Soury has been relegated because of his anti-Semitism and his writings on race. Such attitudes evolved gradually in his thought, as, initially, he had belonged to a progressive cause and befriended people with social sensibility such as Gambetta.
Moreover, in 1878, soon after publication of his book Jésus et les évangiles, Soury realized that any diagnosis on the historical psychopathology of the Nazarene was to no avail and that in this case, as in the case of Socrates, one might as well resign to ignorance. To appease those whose religious beliefs the book had hurt Soury repurchased from bookstores the remaining stock and destroyed it.
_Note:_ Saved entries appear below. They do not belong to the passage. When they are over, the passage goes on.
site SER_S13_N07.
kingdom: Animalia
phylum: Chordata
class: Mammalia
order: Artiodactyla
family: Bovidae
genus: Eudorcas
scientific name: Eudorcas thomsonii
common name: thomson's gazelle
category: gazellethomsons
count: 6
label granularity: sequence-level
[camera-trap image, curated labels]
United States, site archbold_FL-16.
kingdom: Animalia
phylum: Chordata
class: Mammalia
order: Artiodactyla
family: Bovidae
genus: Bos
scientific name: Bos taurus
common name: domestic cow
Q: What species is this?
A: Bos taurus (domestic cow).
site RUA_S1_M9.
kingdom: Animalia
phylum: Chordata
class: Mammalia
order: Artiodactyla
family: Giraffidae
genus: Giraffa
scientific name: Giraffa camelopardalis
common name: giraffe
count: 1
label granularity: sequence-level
He published a new edition from which he removed a medical-psychological diagnosis based on interpretations of Gospel texts that would seem helpless [64].
Upon finalizing Le système nerveux central in 1899, he personally bore the cost of 4,000 francs (equivalent to 16,000 euros today) for a limited print run of one thousand sets of the 2 large volumes. This may explain the difficulty of finding the book today. Having to pay an extra 6 francs for each unsold set, he did not consider the price tag excessive: ‘It is not expensive for my tombstone', he told Barrès [64].
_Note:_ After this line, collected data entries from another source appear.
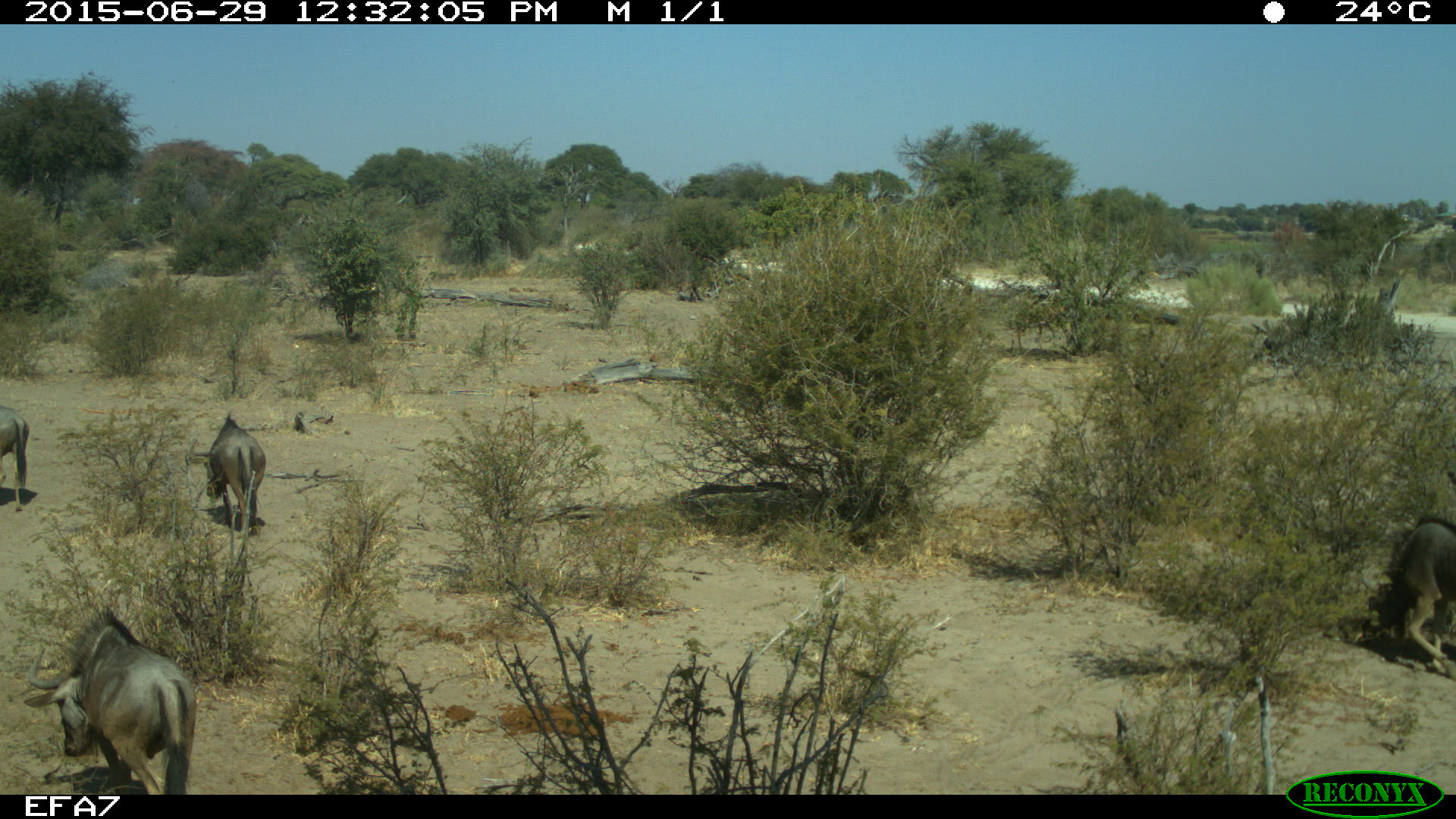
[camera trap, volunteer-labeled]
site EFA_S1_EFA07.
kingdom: Animalia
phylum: Chordata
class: Mammalia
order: Artiodactyla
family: Bovidae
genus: Connochaetes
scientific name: Connochaetes taurinus taurinus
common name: blue wildebeest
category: wildebeestblue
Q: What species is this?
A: Wildebeestblue (blue wildebeest) (Connochaetes taurinus taurinus).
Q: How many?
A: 4.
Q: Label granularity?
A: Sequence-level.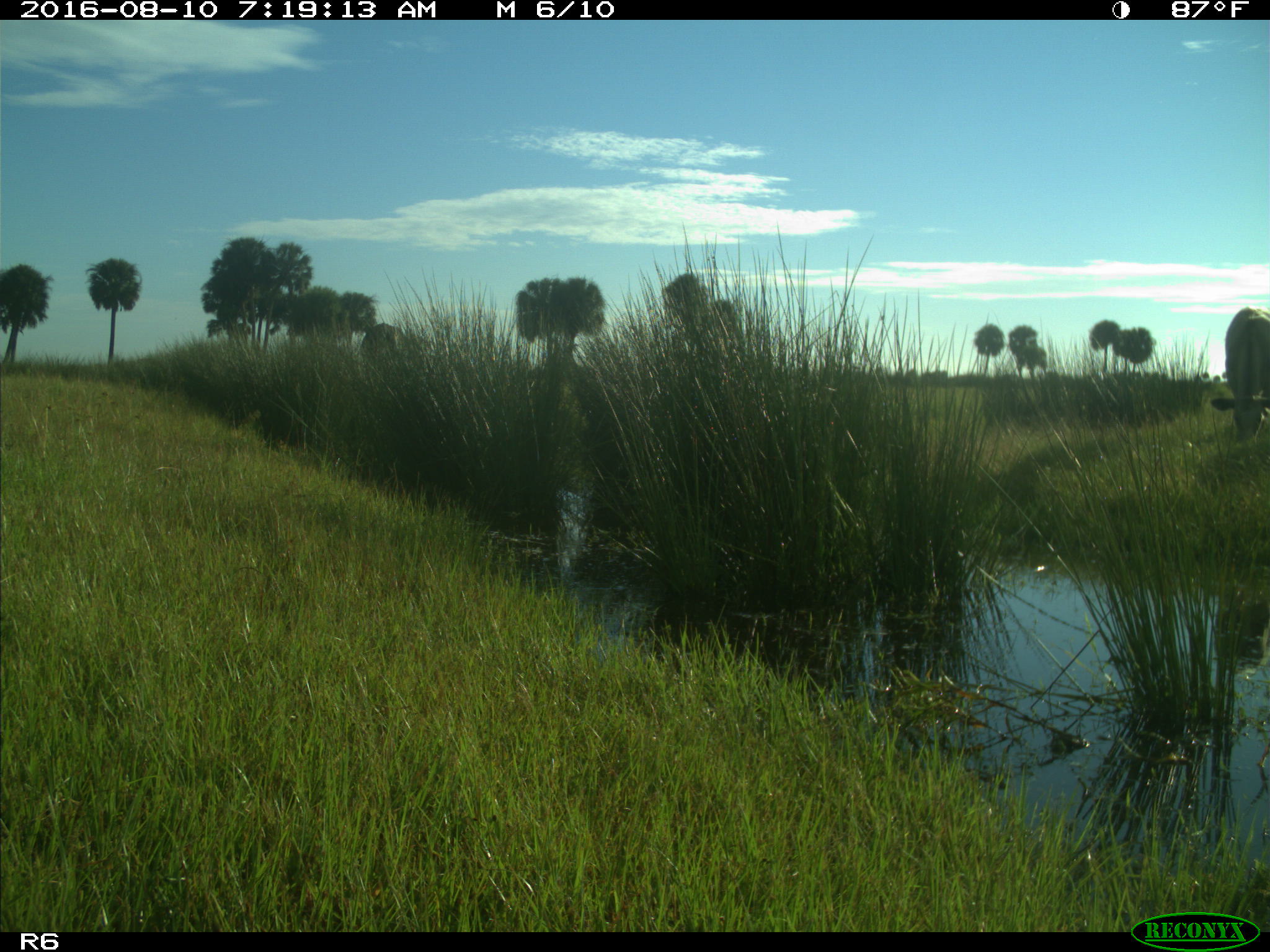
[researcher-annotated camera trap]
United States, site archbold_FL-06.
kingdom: Animalia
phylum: Chordata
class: Mammalia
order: Artiodactyla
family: Bovidae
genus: Bos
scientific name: Bos taurus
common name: domestic cow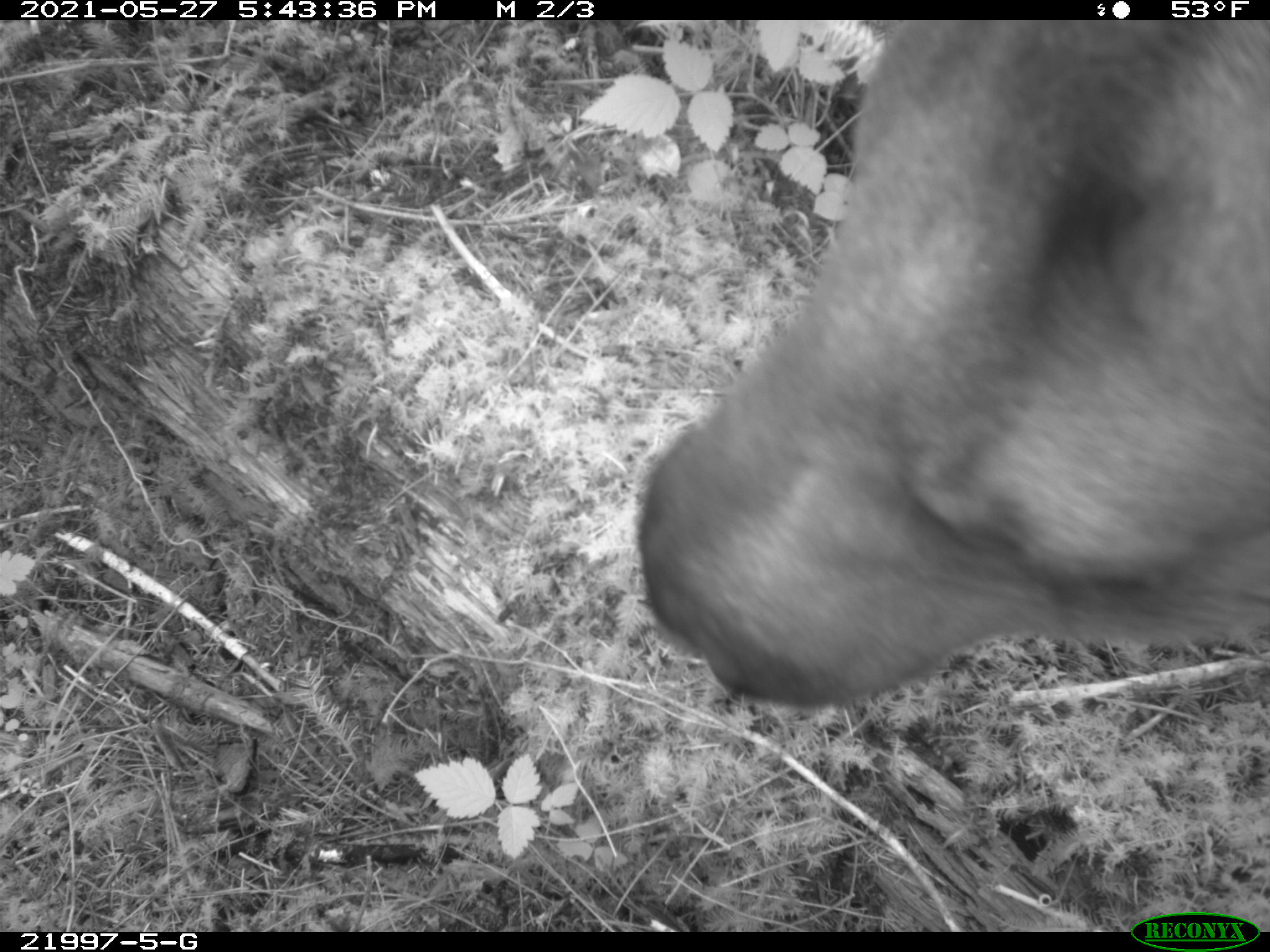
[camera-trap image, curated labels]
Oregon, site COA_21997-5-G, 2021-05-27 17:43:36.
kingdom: Animalia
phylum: Chordata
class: Mammalia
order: Artiodactyla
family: Cervidae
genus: Odocoileus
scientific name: Odocoileus hemionus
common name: black-tailed deer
Black-tailed deer (Odocoileus hemionus).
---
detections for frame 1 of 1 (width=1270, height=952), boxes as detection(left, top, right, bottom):
black-tailed deer: detection(621, 19, 1269, 751)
On the other hand, he intended to bequeath an anatomical and physiological history of intelligence, a natural history of the human mind, and, even more, a sketch of the conception of the universe considered a cerebral phenomenon [2]. Le système nerveux central constitutes a thesaurus of information, including copious, rare original passages by classical philosophers. Any explorer of the mind's past will find it essential.
Acknowledgments
I am grateful to Dr. Harvey Shoolman of London Metropolitan University for invaluable discussions and for tracing the Maurice Lenz translation; and to the anonymous reviewers for their generosity in providing constructive comments.
Disclosure Statement
The author reports no proprietary or commercial interest in any product mentioned or concept discussed in this article.